In the mathematical subfield of graph theory a level structure of an undirected graph is a partition of the vertices into subsets that have the same distance from a given root vertex.

Definition and construction
Given a connected graph G = (V, E) with V the set of  vertices and E the set of edges, and with a root vertex r, the level structure is a partition of the vertices into subsets Li called levels, consisting of the vertices at distance i from r.
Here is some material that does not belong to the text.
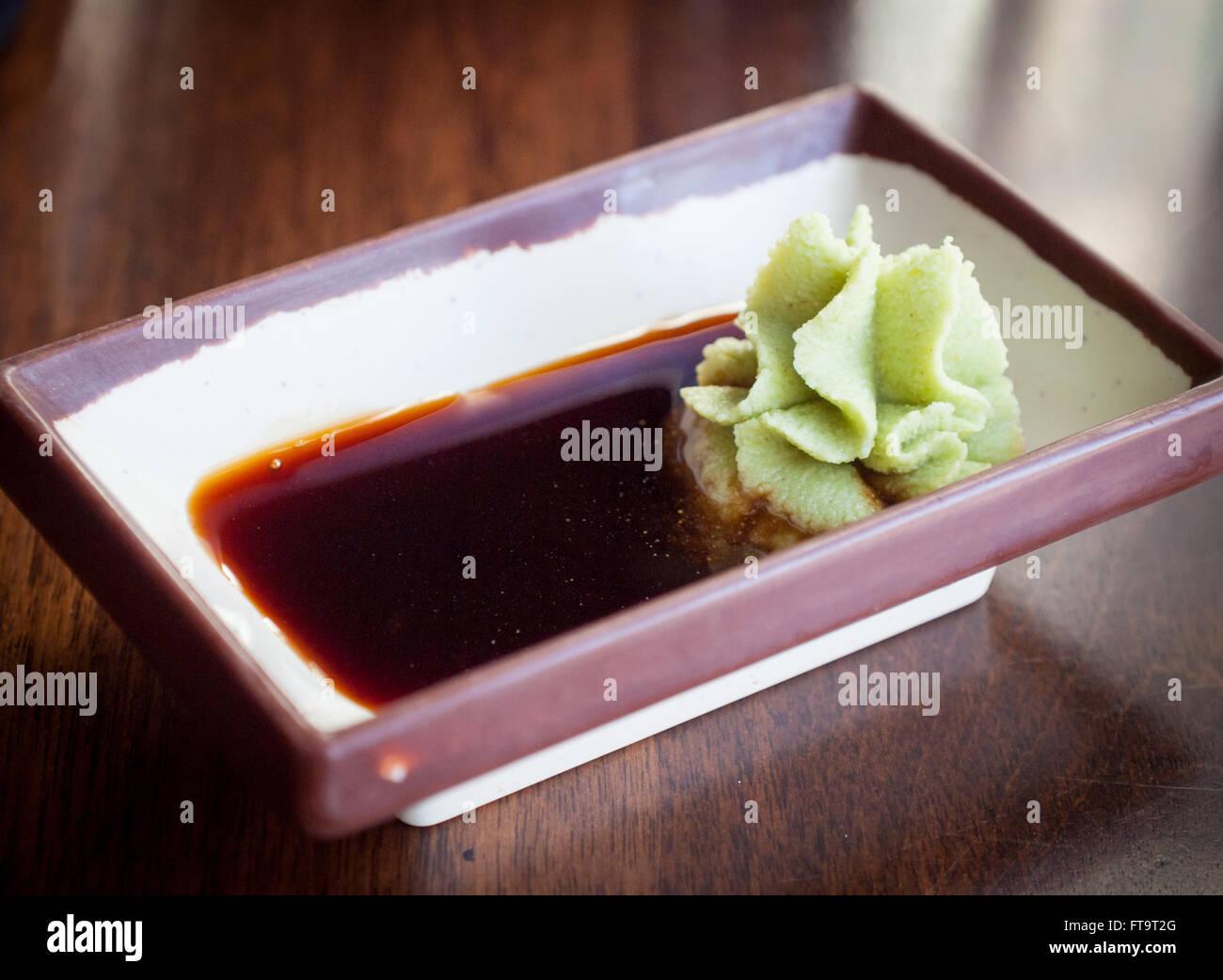 Imitation wasabi (seiyo-wasabi) paste and soy sauce. - Stock Image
Equivalently, this set may be defined by setting L0 = {r}, and then, for i > 0, defining Li to be the set of vertices that are neighbors to vertices in Li − 1 but are not themselves in any earlier level.

The level structure of a graph can be computed by a variant of breadth-first search:

 algorithm level-BFS(G, r):
     Q ← {r}
     for ℓ from 0 to ∞:
         process(Q, ℓ)  // the set Q holds all vertices at level ℓ
         mark all vertices in Q as discovered
         Q' ← {}
         for u in Q:
             for each edge (u, v):
                 if v is not yet marked:
                     add v to Q'
         if Q' is empty:
             return
         Q ← Q'

Properties
In a level structure, each edge of G either has both of its endpoints within the same level, or its two endpoints are in consecutive levels.

Applications
The partition of a graph into its level structure may be used as a heuristic for graph layout problems such as graph bandwidth. The Cuthill–McKee algorithm is a refinement of this idea, based on an additional sorting step within each level.

Level structures are also used in algorithms for sparse matrices, and for constructing separators of planar graphs.